To improve security, all businesses will need to embrace the zero-trust paradigm.
It wasn’t just Brexit and the general election that dominated the 2019 news agenda. Large scale data breaches that affected the world’s biggest organisations also resulted in constant media headlines, writes Jesper Frederiksen, VP and GM EMEA, Okta.
Perhaps most interesting about these data breaches was not just the volume of data stolen, but the significant consequences and scrutiny that organisations now face owing to the enforcement of the GDPR and the CCPA legislations.
In the UK, British Airways was hit with a record $230 million penalty, followed shortly by a $124 million fine for Marriott, while in the US, Equifax agreed to pay a minimum of $575 million for its 2017 breach. According to Norton, in the first half of 2019, there were an unprecedented amount of breaches: 3,800 publicly disclosed breaches, 4.1 billion records exposed, and a 54% increase in the number of reported breaches compared to the first six months of 2018.
One thing is clear, no matter the size of your company, everyone is susceptible to data breaches. Only by having security front of mind and having an awareness of the security threats emerging in the year ahead can organisations take the steps required to ensure their organisation is safe from data breaches and it’s financial and reputational repercussions. With that in mind, here are five security trends we’ll see in 2020.
Five Security Trends We’ll See in 2020.
Deepfakes will Become a Hacker’s Best Friend in The Evolving Security Landscape
A big trend for social media this year has been the rise of deepfakes and we’re only likely to see this increase in the year ahead. These are manipulated videos that are made to look real but are actually inaccurate representations powered by sophisticated AI. This technology has implications for past political Facebook posts.

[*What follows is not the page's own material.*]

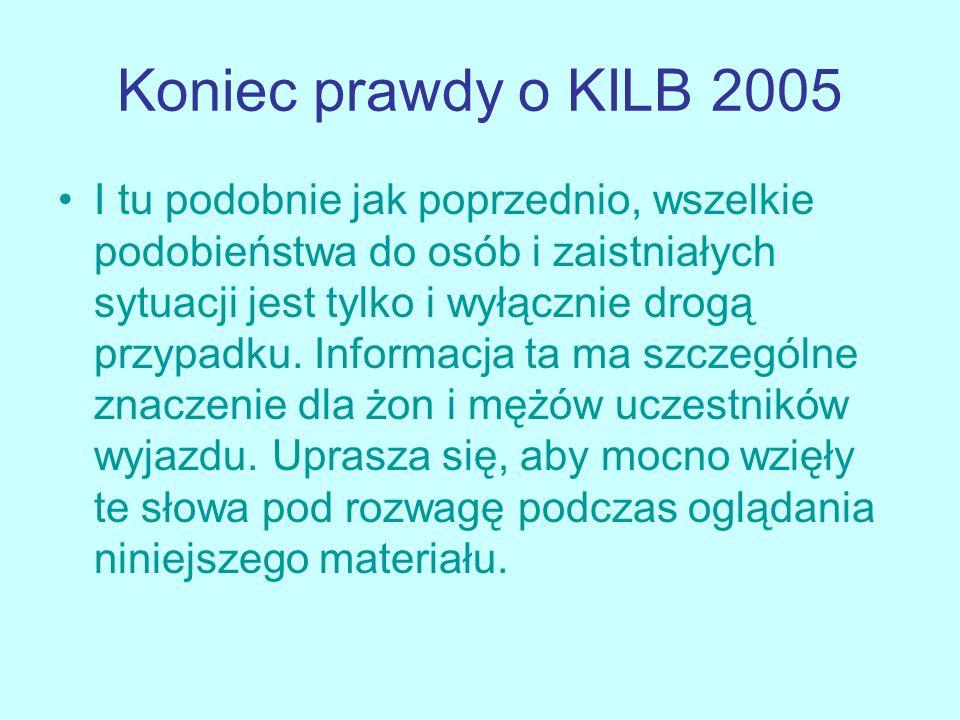 Koniec prawdy o KILB 2005 I tu podobnie jak poprzednio, wszelkie podobieństwa do osób i zaistniałych sytuacji jest tylko i wyłącznie drogą przypadku.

We will start to see threat actors use deepfakes as a tactic for corporate cyberattacks, in a similar way to how phishing attacks operate. Cyber crooks will see this as a money-making opportunity, as they can cause serious harm on unsuspecting employees. This means it will be vital for organisations to keep validation technology up to date. The same tools that people use to create deepfakes will be the ones used to detect them, so we may see an arms race for who can use the technology first.

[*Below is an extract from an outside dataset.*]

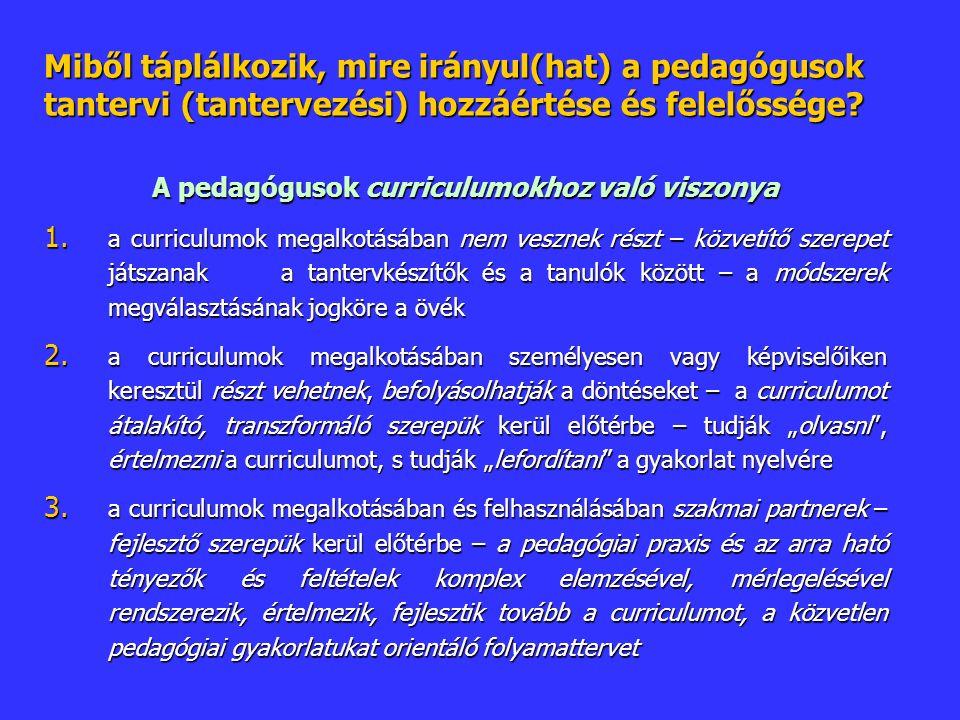 Miből táplálkozik, mire irányul(hat) a pedagógusok tantervi (tantervezési) hozzáértése és felelőssége.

API Security Will Move up on the Enterprise Priority List
Data breaches have surged over the years but in 2019, many of them were the result of insecure APIs. Panera, Venmo, USPS and Salesforce are just a few of the high profile companies that dealt with API security breaches last year, and despite all the damage, companies in general have been slow to respond to this growing concern by bringing API security under the purview of security teams.
That said, 2020 will be the year that companies wake up to the threat and move API security up on the priority list.
One way to do so is by embracing OAuth (a delegated authorisation framework for REST/APIs) which helps to place the user in control of his or her data, as opposed to the company. We expect this open standard to spike in adoption.
Contextual Access Spending Will Spike to Meet Zero Trust Strategies
In the coming decade, organisations will shake up their security budgets to account for a Zero Trust strategy. Spend on perimeter will move instead towards access points that are more dynamic. We will see a decrease in firewall and perimeter investment and in 2020, we can expect an increase in spend on context-based access management.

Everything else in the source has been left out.